Linear Projection

../../_images/linear-projection.png

A linear projection method with explorative data analysis.

Signals

Inputs:

  • Data

    An input data set

  • Data Subset

    A subset of data instances

Outputs:

  • Selected Data

    A data subset that the user has manually selected in the projection.

Description

This widget displays linear projections of class-labeled data. Consider, for a start, a projection of the Iris data set shown below. Notice that it is the sepal width and sepal length that already separate Iris setosa from the other two, while the petal length is the attribute best separating Iris versicolor from Iris virginica.

../../_images/linear-projection-stamped.png
  1. Axes in the projection that are displayed and other available axes.
  2. Set the color of the displayed dots (you will get colored dots for discrete values and grey-scale dots for continuous). Set opacity, shape and size to differentiate between instances.
  3. Set jittering to prevent the dots from overlapping (especially for discrete attributes).
  4. Select, zoom, pan and zoom to fit options for exploring the graph. Manual selection of data instances works as a non-angular/free-hand selection tool.

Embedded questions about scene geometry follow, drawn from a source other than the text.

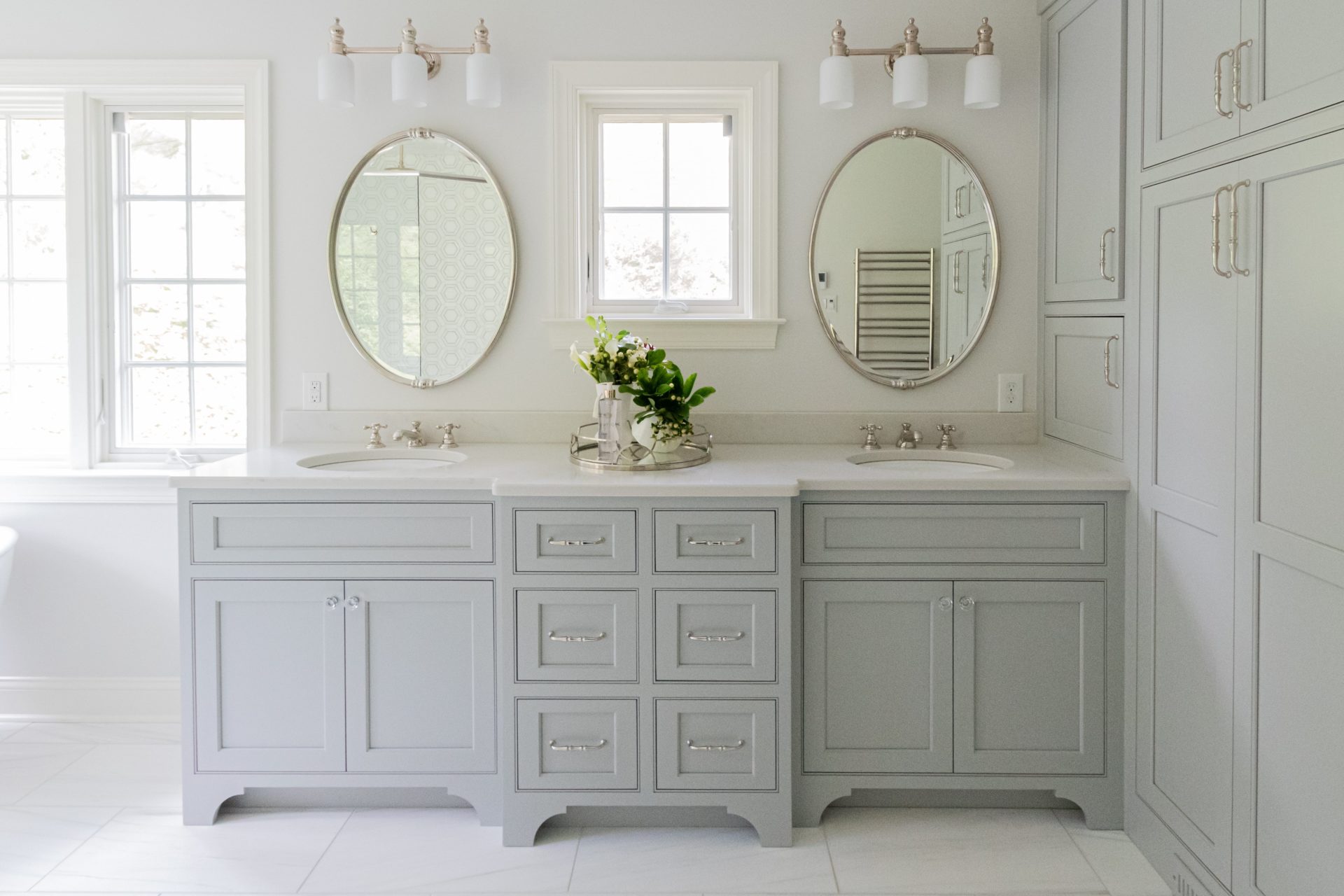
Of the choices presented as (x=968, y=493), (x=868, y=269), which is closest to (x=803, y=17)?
(x=868, y=269)

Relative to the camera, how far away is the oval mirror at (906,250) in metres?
3.25

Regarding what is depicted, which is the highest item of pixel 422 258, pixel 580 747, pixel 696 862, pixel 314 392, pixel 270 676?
pixel 422 258

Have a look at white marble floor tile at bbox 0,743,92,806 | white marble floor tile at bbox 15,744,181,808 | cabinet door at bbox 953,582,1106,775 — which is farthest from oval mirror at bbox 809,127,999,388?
white marble floor tile at bbox 0,743,92,806

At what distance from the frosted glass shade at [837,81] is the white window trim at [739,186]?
0.18 meters

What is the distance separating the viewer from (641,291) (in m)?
3.38

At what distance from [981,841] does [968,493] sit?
0.83 meters

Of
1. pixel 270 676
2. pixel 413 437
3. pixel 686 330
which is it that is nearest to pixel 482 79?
pixel 686 330

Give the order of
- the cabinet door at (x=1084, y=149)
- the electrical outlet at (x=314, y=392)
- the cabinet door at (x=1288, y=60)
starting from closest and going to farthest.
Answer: the cabinet door at (x=1288, y=60) < the cabinet door at (x=1084, y=149) < the electrical outlet at (x=314, y=392)

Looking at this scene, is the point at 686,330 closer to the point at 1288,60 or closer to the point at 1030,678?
the point at 1030,678

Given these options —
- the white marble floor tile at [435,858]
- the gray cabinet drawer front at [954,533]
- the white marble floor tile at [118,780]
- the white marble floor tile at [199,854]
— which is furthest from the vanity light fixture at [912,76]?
the white marble floor tile at [118,780]

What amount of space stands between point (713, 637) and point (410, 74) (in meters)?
1.75

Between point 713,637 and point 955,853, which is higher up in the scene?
point 713,637

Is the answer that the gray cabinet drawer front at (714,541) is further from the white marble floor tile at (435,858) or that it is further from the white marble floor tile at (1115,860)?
the white marble floor tile at (1115,860)

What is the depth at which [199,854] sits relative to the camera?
8.55 ft
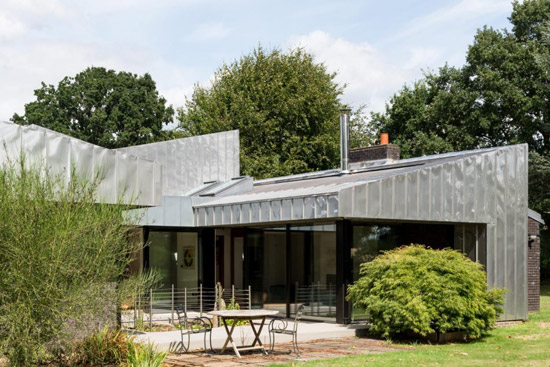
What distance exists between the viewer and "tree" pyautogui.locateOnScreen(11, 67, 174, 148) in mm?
44562

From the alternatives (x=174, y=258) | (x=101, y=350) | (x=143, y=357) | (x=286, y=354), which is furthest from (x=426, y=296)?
(x=174, y=258)

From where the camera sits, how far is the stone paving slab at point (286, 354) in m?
11.9

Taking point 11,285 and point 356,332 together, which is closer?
point 11,285

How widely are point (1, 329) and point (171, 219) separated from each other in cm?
1019

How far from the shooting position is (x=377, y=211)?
16.2 metres

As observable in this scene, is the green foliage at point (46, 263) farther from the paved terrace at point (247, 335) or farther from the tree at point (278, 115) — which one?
the tree at point (278, 115)

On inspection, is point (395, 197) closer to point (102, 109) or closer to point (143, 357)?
point (143, 357)

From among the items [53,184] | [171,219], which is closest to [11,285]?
[53,184]

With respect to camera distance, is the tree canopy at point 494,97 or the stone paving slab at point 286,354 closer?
the stone paving slab at point 286,354

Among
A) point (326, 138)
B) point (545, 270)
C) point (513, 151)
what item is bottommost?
point (545, 270)

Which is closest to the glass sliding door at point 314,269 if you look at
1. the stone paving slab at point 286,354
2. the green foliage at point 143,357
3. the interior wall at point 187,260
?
the stone paving slab at point 286,354

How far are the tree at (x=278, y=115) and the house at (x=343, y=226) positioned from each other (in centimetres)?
1552

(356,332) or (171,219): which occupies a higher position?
(171,219)

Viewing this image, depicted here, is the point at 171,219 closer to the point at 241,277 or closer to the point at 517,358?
the point at 241,277
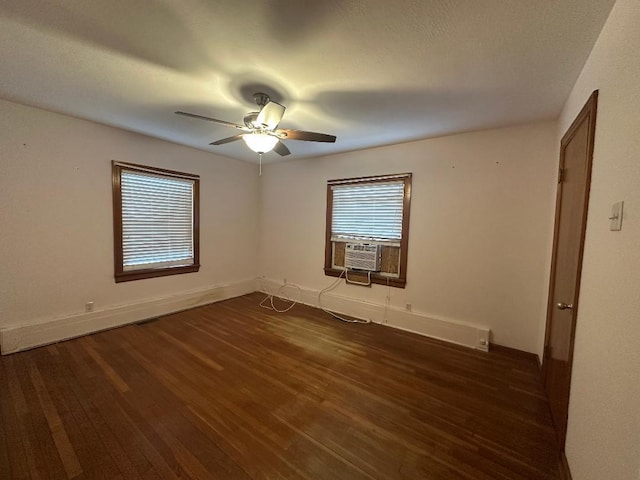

Double click to move the projection. Scroll in or out for zoom.
  5. When the box is ticked (Auto commit is on), the widget will communicate the changes automatically. Alternatively, click Commit.
  6. Save Image saves the created image to your computer in a .svg or .png format.
  7. Produce a report.

Example

The Linear Projection widget works just like other visualization widgets. Below, we connected it to the File widget to see the set projected on a 2-D plane. Then we selected the data for further analysis and connected it to the Data Table widget to see the details of the selected subset.

../../_images/LinearProjection-example.png

References

Koren Y., Carmel L. (2003). Visualization of labeled data using linear transformations. In Proceedings of IEEE Information Visualization 2003, (InfoVis‘03). Available here.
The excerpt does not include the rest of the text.